The impact knocked the wind out of him as he tumbled back into the snow.
“Fu-huuuuh,” he gasped, trying to catch his breath as something crashed amidst the frozen landscape where he’d just been standing.
He tried to sit up, scrambling to defend himself. The weird stones had really upset her.
As he blinked the stars out of his eyes, he noticed she was crouched low, facing away from him, blade drawn. She was squaring off against something almost as tall as she was. It was canine-like, but only in the roughest sense—as if a mad scientist had taken a dog, turned it inside out, and then mashed it together with a wasp for good measure.
Its front appeared hunched and muscular when compared to its rear, resembling a tube of toothpaste squeezed at one end. The skin was a strange purple-pink—lumpy, veined, wrong. Large segmented eyes sat above a horrible serrated maw that drooled constantly.
“Jesus Christ!” he finally managed.
His hands were shaking. Cold, adrenaline, terror—he couldn’t tell. His head still throbbed, but the distraction shoved whatever had been affecting him to the back of his mind. For now, at least.
Yesa and the thing circled each other, both watching for an opening.
It lunged ahead, but she dodged, trying to feint to the creature’s right—its maw snapped shut, forcing her to sidestep clear.
It let out a buzzing snarl before barrelling at her.
She leapt backward into the circle, using one boulder as a shield. The creature, seeing this, jinxed to its left, trying to angle around the stone to get at her.
A snowball slapped against its side with a pitiful thud.
It stopped.
The beast roared and warped its repulsive visage in Tristan’s direction. Those segmented eyes—too many of them—locked on.
Seemed like a good idea at the time, he thought.
That was all the opening Yesa needed.
She leaped onto its hindquarters, holding fast as the creature reared. It slammed itself into one of the standing stones, trying to crush her against it. She slid off just in time, boots hitting the snow for a split second before she kicked off hard, launching herself toward the thing as it wobbled, stunned.
She wrapped herself around it with grim determination.
Her face was a mask of cold, calculated rage as she drove her blade into the abomination’s neck.
Again.
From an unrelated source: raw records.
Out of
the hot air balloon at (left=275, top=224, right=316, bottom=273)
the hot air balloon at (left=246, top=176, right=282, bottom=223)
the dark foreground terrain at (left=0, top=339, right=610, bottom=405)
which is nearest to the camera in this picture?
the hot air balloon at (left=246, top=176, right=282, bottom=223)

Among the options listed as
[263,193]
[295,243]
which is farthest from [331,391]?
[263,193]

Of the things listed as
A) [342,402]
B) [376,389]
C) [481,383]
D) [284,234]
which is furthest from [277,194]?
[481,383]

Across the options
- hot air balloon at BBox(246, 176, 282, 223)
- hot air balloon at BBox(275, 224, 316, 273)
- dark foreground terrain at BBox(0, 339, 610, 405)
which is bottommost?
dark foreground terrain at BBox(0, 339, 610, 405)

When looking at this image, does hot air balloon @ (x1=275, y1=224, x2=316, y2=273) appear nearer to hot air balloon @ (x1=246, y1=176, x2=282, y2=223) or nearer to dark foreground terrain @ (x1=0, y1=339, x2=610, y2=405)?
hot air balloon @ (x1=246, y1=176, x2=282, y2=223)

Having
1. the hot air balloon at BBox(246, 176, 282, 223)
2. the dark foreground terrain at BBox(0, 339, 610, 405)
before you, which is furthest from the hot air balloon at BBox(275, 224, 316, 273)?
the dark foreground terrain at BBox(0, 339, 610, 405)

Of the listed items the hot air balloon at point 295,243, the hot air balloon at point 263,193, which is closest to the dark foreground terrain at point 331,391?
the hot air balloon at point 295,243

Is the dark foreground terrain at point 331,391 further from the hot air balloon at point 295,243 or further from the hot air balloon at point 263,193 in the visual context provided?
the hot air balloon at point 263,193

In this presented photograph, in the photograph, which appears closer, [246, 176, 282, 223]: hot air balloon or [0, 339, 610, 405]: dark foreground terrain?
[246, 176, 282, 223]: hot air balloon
And again.
Black ichor sprayed across the snow, steaming ?as it spattered the ground.
The creature let out a shrill, buzzing screech as its strength faltered. It staggered, legs trembling, struggling to stay upright.
She didn’t relent. She kept plunging the knife into its throat until it ?collapsed, quivering beneath her in its death throes.
At last, she peeled herself off. Her limbs were slick with gore;
Those scarves would need a long soak to get the stains out. Or a flamethrower.
The smell hit Tristan a second later—rotting meat mixed with ammonia. He turned away and retched.
“You get used to it,” she said, wiping her blade and arms clean in the snow as best she could.
“What the fuck is that thing? Is that a vampire? It doesn’t seem like a vampire! They tend to have more… capes…?” he managed, swallowing hard. “You were running from that thing?
“No. I would not run from that,” she said, the words edged with contempt.
“What is it?”
“An annoyance.”
Tristan stared at the creature in horror. Its mandibles looked sharp enough to snip his head clean off, and the talons on its feet had a razor-edged gleam to them.
“An annoyance is running out of milk!” he said, his voice pitching upward. “That is a horror from the depths of a tortured imagination!”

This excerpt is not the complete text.